▼
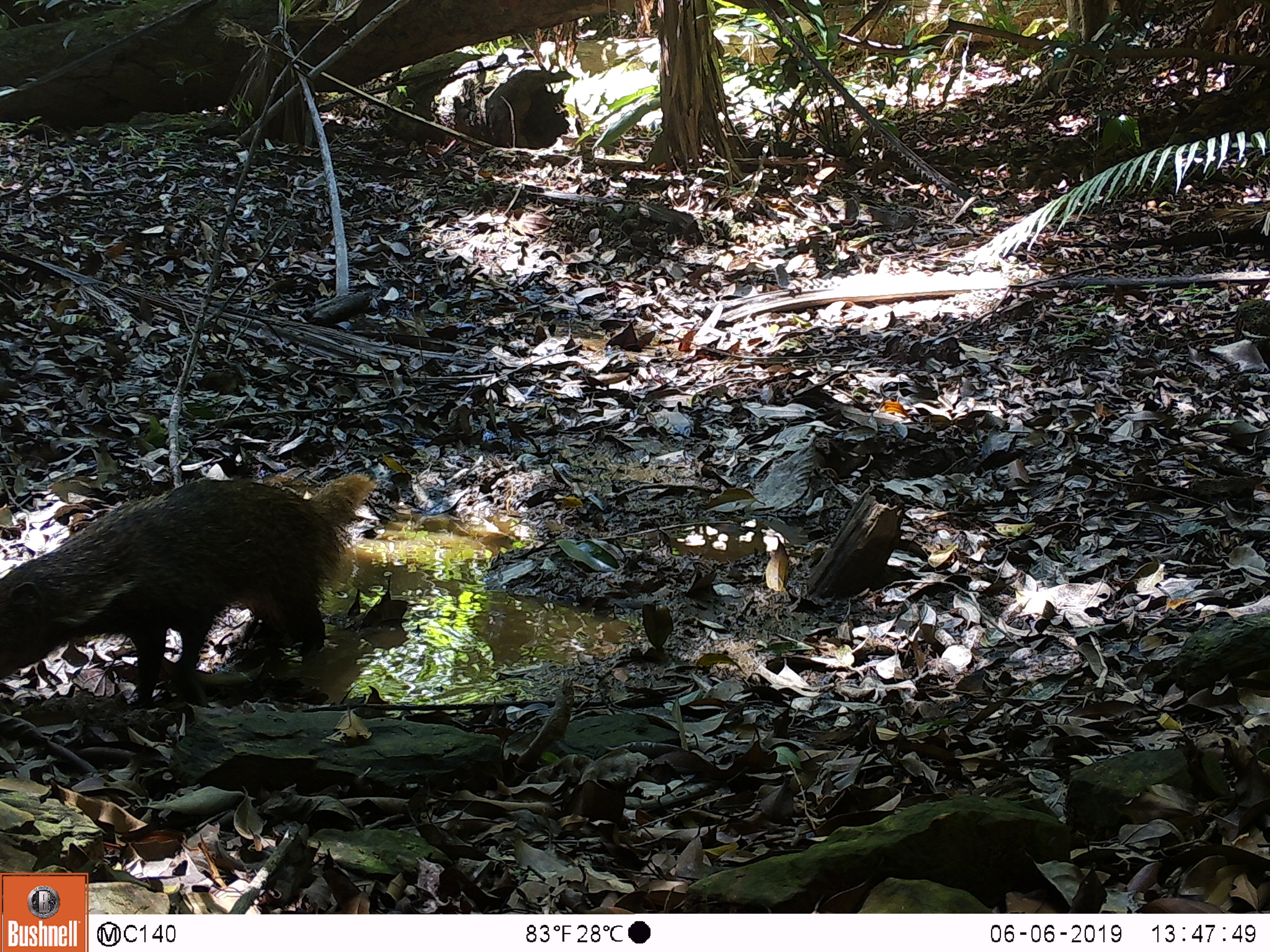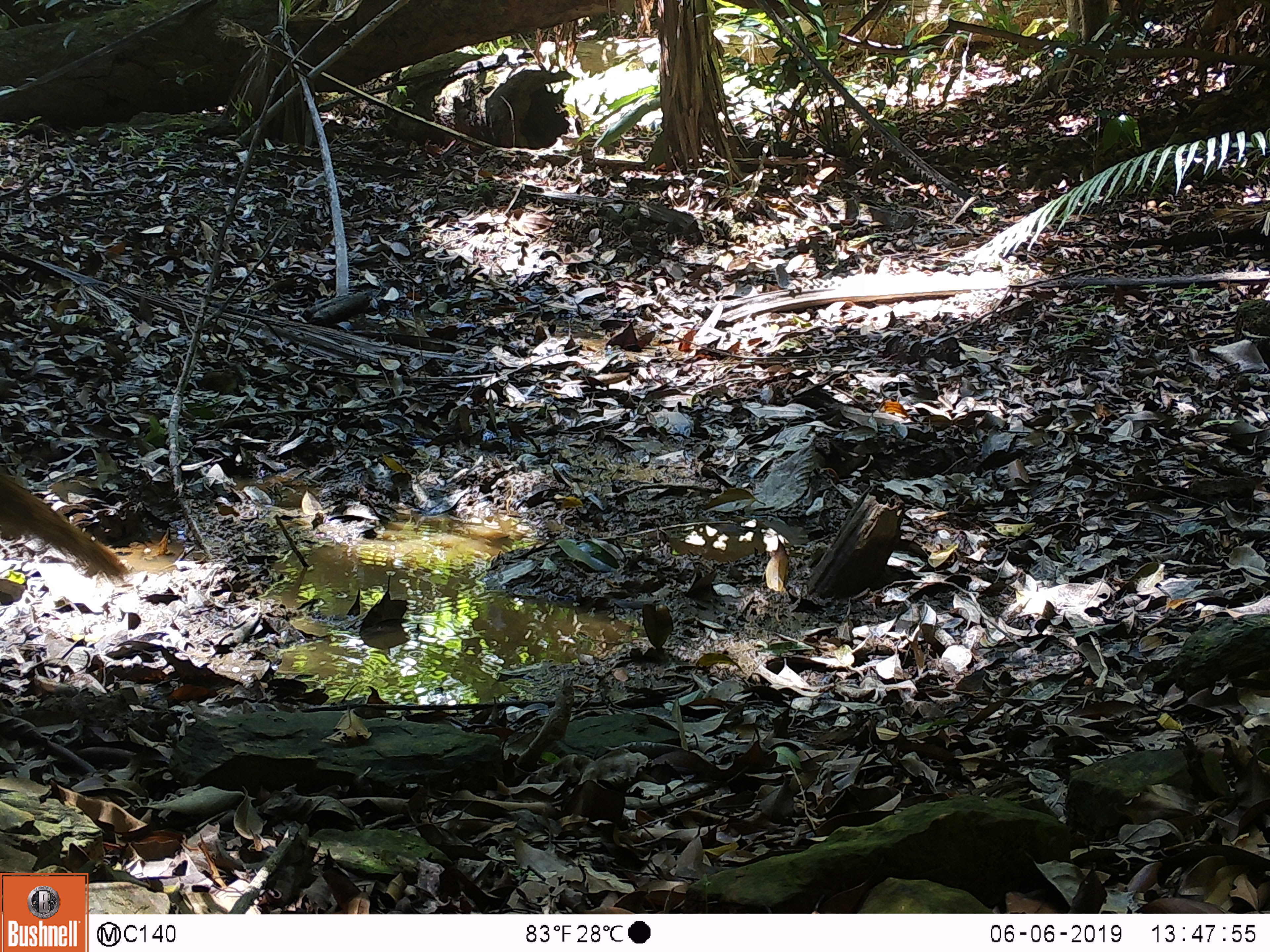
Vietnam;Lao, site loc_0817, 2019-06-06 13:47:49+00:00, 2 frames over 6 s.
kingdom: Animalia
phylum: Chordata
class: Mammalia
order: Carnivora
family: Herpestidae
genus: Urva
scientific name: Urva urva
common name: crab-eating mongoose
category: crab eating mongoose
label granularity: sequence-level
▲
* _WORK TASK_
From the entries above, write out every line without a single change, skipping the images.

* _WORKED SOLUTION_
Vietnam;Lao, site loc_0817, 2019-06-06 13:47:49+00:00, 2 frames over 6 s.
kingdom: Animalia
phylum: Chordata
class: Mammalia
order: Carnivora
family: Herpestidae
genus: Urva
scientific name: Urva urva
common name: crab-eating mongoose
category: crab eating mongoose
label granularity: sequence-level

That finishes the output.